A verbatim transcript of the lines below, starting at the first and ending with the one that holds "scientific name: Felis catus", is what should be produced.

(Saved entries)

-- Opening Marker --

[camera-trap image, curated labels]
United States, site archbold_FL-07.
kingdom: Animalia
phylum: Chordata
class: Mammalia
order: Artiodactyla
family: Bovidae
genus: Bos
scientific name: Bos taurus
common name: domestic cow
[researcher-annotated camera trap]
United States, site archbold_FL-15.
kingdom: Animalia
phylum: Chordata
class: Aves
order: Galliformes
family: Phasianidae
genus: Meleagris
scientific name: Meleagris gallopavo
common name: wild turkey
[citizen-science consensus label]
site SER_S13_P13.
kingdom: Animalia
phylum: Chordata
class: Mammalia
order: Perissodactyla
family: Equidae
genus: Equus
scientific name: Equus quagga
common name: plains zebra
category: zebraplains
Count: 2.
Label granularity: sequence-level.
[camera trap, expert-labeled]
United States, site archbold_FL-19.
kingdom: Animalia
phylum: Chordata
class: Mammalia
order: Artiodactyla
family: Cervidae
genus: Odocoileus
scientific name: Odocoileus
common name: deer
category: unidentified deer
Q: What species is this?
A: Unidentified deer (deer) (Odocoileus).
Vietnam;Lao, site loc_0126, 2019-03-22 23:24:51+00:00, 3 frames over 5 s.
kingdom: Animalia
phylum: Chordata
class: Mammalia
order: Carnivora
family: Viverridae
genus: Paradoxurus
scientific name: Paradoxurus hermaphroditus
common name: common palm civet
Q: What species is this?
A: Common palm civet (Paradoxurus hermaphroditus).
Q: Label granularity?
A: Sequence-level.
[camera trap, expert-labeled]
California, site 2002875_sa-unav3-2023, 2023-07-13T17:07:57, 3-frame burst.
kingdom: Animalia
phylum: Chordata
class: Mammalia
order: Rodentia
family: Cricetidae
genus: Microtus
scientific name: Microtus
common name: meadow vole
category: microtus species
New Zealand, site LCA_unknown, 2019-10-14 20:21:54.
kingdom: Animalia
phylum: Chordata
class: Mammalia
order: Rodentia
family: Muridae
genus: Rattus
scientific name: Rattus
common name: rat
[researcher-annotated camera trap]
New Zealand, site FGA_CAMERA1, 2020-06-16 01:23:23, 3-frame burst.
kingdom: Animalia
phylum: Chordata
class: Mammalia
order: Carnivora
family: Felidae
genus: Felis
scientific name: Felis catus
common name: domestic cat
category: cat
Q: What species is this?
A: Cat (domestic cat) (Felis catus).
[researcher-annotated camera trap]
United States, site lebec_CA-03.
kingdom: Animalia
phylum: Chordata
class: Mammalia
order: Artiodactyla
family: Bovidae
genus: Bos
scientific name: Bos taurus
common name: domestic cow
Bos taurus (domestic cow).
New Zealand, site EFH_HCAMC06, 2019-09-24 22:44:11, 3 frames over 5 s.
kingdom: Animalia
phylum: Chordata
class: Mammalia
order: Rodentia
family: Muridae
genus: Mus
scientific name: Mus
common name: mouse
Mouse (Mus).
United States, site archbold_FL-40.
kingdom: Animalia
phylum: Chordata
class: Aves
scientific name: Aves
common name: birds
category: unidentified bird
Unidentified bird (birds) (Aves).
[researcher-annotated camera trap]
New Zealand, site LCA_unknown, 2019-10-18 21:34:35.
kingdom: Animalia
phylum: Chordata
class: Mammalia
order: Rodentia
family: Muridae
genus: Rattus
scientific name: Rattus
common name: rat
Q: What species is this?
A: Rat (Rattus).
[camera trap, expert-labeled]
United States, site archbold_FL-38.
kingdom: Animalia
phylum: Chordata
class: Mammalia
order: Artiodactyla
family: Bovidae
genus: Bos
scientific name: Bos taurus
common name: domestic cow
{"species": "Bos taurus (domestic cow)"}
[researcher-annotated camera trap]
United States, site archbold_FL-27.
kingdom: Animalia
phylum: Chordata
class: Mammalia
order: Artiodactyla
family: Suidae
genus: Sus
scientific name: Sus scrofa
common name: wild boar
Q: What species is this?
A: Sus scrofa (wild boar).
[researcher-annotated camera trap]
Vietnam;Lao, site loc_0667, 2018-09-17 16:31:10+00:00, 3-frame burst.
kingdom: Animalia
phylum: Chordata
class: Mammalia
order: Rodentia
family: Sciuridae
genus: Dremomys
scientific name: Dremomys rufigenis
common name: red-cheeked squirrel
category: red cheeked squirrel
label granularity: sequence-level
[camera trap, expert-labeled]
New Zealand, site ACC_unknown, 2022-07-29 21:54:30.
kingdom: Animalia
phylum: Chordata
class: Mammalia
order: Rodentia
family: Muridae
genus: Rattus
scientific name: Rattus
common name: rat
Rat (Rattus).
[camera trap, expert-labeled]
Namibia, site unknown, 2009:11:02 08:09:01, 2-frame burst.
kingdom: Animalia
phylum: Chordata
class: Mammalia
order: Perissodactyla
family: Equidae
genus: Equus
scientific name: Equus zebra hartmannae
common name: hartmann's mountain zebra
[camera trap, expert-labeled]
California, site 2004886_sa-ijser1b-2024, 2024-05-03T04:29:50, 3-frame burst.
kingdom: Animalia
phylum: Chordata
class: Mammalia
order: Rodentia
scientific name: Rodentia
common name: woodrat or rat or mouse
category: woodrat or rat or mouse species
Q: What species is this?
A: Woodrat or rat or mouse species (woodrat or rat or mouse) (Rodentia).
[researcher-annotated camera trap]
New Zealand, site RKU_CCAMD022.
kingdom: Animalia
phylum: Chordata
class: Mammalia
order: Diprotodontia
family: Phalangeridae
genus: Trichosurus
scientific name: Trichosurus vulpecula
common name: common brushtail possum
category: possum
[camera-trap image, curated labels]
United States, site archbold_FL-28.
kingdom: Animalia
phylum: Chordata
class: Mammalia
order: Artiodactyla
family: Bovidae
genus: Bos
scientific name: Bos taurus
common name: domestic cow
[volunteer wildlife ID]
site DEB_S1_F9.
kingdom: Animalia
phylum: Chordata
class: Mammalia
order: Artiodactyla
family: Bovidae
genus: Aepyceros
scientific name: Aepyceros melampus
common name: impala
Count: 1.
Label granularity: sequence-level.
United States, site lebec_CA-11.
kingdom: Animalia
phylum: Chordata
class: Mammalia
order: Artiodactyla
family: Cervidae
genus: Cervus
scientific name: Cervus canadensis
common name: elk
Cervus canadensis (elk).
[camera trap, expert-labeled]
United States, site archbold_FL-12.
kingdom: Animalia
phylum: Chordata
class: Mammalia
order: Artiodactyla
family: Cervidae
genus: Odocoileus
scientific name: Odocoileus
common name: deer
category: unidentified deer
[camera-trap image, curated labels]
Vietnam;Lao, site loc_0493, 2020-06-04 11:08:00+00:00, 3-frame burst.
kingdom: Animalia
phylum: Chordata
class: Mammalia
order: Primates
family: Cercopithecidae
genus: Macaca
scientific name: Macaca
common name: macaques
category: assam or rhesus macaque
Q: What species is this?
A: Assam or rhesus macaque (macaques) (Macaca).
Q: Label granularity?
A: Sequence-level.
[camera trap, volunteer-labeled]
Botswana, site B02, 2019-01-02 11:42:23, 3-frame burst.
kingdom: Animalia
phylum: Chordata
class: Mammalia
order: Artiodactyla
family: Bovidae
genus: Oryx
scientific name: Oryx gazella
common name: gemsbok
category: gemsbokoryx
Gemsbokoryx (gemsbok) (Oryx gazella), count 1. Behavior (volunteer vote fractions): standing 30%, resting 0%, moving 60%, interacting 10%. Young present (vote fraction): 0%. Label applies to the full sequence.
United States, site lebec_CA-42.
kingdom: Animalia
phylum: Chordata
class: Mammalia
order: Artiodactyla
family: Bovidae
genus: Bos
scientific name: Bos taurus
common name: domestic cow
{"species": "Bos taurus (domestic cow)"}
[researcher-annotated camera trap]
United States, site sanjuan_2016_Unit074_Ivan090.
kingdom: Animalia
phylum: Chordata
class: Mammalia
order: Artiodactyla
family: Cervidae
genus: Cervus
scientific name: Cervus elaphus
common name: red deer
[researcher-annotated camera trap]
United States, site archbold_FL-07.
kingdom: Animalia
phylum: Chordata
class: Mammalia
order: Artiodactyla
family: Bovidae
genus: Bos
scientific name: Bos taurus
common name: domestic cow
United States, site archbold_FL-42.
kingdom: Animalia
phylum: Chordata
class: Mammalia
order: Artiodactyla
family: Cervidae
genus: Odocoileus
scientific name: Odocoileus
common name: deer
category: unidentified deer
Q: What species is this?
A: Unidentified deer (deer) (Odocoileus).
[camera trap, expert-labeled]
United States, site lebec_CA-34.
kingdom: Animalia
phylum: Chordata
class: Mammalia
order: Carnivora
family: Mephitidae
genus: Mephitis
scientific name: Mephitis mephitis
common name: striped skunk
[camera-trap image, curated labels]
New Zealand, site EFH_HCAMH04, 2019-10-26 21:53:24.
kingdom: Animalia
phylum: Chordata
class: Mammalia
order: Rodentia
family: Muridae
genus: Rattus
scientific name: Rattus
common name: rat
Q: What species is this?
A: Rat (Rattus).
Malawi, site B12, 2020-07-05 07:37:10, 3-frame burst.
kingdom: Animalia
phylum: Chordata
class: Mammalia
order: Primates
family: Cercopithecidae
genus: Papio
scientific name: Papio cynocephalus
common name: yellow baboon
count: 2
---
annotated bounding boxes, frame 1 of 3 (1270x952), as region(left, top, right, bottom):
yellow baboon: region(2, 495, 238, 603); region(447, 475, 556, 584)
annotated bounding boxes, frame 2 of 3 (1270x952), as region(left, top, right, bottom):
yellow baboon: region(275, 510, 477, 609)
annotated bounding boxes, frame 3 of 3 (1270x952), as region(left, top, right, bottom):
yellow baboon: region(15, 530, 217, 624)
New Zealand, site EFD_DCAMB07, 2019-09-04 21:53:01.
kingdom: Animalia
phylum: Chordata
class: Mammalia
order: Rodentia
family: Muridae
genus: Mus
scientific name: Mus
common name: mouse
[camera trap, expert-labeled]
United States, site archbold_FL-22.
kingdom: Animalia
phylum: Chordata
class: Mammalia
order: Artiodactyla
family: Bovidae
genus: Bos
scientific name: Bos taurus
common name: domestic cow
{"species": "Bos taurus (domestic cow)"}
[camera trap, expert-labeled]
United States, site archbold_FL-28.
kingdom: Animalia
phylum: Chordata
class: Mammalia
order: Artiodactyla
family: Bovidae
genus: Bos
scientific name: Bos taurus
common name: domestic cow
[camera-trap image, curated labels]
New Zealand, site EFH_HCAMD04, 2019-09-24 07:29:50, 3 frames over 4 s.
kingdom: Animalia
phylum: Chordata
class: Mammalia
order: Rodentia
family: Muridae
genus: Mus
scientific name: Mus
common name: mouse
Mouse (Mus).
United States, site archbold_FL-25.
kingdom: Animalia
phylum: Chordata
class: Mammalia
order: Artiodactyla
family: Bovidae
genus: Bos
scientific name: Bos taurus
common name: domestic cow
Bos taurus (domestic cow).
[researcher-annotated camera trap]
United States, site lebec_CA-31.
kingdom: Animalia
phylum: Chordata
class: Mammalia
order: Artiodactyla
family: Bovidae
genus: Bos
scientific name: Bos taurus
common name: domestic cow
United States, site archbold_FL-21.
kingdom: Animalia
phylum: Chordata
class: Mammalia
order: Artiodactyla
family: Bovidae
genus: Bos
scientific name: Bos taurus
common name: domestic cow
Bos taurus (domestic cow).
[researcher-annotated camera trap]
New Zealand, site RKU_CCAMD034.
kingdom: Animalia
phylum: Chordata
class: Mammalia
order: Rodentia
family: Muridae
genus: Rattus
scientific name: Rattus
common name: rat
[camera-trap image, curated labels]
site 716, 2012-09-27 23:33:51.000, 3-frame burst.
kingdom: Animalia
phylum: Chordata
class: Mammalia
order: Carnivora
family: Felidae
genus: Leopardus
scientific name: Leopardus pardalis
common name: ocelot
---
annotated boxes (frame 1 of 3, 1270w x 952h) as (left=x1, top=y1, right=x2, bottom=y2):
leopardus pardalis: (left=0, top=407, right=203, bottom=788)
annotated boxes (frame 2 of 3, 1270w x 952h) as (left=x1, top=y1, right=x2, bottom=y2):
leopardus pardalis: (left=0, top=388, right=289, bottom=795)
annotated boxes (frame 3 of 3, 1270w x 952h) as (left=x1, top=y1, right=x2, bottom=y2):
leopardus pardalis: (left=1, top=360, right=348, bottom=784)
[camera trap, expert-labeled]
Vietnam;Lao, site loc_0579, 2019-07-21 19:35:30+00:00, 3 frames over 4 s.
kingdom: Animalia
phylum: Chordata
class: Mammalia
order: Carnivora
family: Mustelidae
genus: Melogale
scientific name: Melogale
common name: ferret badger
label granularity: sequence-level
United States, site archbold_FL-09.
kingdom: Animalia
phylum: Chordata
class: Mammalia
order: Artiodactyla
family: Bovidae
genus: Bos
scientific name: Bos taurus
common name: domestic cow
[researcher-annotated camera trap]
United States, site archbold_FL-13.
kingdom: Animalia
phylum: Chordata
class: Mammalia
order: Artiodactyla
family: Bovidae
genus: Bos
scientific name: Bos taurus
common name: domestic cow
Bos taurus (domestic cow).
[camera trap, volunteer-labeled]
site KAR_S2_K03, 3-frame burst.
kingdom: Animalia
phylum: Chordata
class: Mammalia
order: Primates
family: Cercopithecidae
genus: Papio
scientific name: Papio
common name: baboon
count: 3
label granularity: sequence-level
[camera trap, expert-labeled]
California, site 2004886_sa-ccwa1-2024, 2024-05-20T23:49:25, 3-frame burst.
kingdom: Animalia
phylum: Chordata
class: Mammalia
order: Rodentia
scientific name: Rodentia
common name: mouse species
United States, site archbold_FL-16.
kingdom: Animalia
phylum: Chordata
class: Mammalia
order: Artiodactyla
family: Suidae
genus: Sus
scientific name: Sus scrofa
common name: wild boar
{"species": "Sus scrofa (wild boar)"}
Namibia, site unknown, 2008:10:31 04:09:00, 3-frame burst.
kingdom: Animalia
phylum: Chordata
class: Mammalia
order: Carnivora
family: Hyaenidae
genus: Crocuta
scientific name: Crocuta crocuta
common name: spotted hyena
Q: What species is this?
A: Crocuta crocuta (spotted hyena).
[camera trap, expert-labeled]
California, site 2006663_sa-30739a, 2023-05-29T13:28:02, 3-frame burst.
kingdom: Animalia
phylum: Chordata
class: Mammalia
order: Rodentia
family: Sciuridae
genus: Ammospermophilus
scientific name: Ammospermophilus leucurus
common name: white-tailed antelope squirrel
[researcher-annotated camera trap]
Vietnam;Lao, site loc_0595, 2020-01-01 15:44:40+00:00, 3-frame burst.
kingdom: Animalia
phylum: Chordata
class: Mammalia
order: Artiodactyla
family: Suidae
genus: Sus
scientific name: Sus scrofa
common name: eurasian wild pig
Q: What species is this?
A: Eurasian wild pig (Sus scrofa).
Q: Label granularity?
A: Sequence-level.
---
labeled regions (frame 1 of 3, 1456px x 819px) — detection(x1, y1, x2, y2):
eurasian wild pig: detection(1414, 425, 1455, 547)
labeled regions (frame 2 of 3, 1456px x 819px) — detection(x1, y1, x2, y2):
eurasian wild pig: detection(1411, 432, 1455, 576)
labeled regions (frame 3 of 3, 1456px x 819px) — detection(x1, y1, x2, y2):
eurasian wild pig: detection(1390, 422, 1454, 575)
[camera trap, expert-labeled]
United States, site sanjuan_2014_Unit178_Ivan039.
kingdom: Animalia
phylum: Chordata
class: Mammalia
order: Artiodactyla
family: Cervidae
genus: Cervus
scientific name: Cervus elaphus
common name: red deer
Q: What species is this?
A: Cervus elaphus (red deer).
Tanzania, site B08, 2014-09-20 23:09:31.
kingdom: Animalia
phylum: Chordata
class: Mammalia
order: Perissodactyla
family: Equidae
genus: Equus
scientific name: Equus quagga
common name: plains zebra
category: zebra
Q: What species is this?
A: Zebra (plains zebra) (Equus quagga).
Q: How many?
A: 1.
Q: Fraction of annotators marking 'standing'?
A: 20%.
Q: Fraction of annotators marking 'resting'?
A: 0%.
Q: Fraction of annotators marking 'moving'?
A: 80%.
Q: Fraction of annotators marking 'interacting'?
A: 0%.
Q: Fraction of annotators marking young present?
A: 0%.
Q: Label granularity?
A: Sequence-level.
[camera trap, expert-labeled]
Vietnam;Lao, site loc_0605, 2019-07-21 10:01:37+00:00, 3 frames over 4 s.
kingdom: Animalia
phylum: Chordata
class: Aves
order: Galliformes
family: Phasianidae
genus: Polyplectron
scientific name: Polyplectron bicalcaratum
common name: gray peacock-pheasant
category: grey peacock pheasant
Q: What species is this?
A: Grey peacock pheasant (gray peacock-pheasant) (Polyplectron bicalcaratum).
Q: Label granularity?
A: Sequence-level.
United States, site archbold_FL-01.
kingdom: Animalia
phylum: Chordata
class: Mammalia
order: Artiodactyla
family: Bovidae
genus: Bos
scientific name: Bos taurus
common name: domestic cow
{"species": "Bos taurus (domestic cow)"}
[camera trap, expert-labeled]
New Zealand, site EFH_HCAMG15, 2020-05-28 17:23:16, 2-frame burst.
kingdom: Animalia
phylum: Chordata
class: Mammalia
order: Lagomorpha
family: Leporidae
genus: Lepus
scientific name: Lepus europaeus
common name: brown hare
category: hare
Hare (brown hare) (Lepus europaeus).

-- Closing Marker --

*Solution to this exercise:*
[camera-trap image, curated labels]
United States, site archbold_FL-07.
kingdom: Animalia
phylum: Chordata
class: Mammalia
order: Artiodactyla
family: Bovidae
genus: Bos
scientific name: Bos taurus
common name: domestic cow
[researcher-annotated camera trap]
United States, site archbold_FL-15.
kingdom: Animalia
phylum: Chordata
class: Aves
order: Galliformes
family: Phasianidae
genus: Meleagris
scientific name: Meleagris gallopavo
common name: wild turkey
[citizen-science consensus label]
site SER_S13_P13.
kingdom: Animalia
phylum: Chordata
class: Mammalia
order: Perissodactyla
family: Equidae
genus: Equus
scientific name: Equus quagga
common name: plains zebra
category: zebraplains
Count: 2.
Label granularity: sequence-level.
[camera trap, expert-labeled]
United States, site archbold_FL-19.
kingdom: Animalia
phylum: Chordata
class: Mammalia
order: Artiodactyla
family: Cervidae
genus: Odocoileus
scientific name: Odocoileus
common name: deer
category: unidentified deer
Q: What species is this?
A: Unidentified deer (deer) (Odocoileus).
Vietnam;Lao, site loc_0126, 2019-03-22 23:24:51+00:00, 3 frames over 5 s.
kingdom: Animalia
phylum: Chordata
class: Mammalia
order: Carnivora
family: Viverridae
genus: Paradoxurus
scientific name: Paradoxurus hermaphroditus
common name: common palm civet
Q: What species is this?
A: Common palm civet (Paradoxurus hermaphroditus).
Q: Label granularity?
A: Sequence-level.
[camera trap, expert-labeled]
California, site 2002875_sa-unav3-2023, 2023-07-13T17:07:57, 3-frame burst.
kingdom: Animalia
phylum: Chordata
class: Mammalia
order: Rodentia
family: Cricetidae
genus: Microtus
scientific name: Microtus
common name: meadow vole
category: microtus species
New Zealand, site LCA_unknown, 2019-10-14 20:21:54.
kingdom: Animalia
phylum: Chordata
class: Mammalia
order: Rodentia
family: Muridae
genus: Rattus
scientific name: Rattus
common name: rat
[researcher-annotated camera trap]
New Zealand, site FGA_CAMERA1, 2020-06-16 01:23:23, 3-frame burst.
kingdom: Animalia
phylum: Chordata
class: Mammalia
order: Carnivora
family: Felidae
genus: Felis
scientific name: Felis catus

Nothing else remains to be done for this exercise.